Hmm, I am no expert in tire swapping. There is a range of widths that’ll work for a certain rim, I think. You might need to experiment and see if the BMX tire works.

If you are practicing curbing the unicycle, leaning forward, letting go, riding forward…then I’d recommend keeping your tire fully inflated. On a 20", a fully inflated tire will feel pretty glitchy, but it will start rolling easily, and your sense of the physics of falling-forward/pedaling forward will be more pure (whereas an under-inflated tire may add resistance). Left-right steering is going to be a nightmare on a fully-inflated 20" tire, as well. Nevertheless, it is better to get feedback from the unicycle, UPD a bunch, but learn to steer in the process.

That said, you may find that lower tire-pressure works better for you. It may allow you, as a beginner, to ride longer-straighter without veering off the road. Also, a lower tire pressure will aid in learning to self-mount.

If the BMX tire is heavier, the increased rotating mass of the wheel should help, to some degree, stabilize the unicycle.

Your willingness to experiment with your setup is encouraging!

I did that swap on my first uni just a couple of weeks into my learning phase and it was a real improvement. For a grown man on imperfect outdoor surface, the fatter tire helped.
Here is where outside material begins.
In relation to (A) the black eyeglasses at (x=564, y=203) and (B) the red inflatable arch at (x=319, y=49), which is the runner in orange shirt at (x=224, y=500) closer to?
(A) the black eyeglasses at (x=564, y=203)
I only went up to 1.95" myself but I could run lower pressure without it being on the rim, so it rolled over cracks and bumps more easily. And it’s easy enough to switch back if you don’t like it.

At first one tends to use a lower seat because it is closer to the ground (preferable for the obvious reasons).

However balance is actually much easier with the seat as high as possible. The thighs move about a lot more with a lower seat and they complicate the balance.

On the other side, most tricks involve jumping which usually requires a bit of room to maneuver so the seat is lower. Moreover a lower seat is also required for tricks because, while in straight riding, a more efficient stroke is possible using the balls of the feet, drops require the pedal under the instep to avoid injury.

Best just learn to ride first so get a longer seat post.

A height to start is such that you can sit on the saddle and put your heels on the pedal at the bottom of the stroke. This allows you to ride no matter where your feet are placed. In practice you have a bit more leeway with the rotation of the ankle.

Thanks for the advice & encouragement. I’ll mess about while the weather is too miserable to get out. Also got a copy of Kris Holm’s book so that’ll pass time til the weather lets me out again.

Thanks for the advice & encouragement. I’ll mess about while the weather is too miserable to get out. Also got a copy of Kris Holm’s book so that’ll pass time til the weather lets me out again.

Welcome to the uni-community! :slight_smile:

This topic was automatically closed after 30 days. New replies are no longer allowed.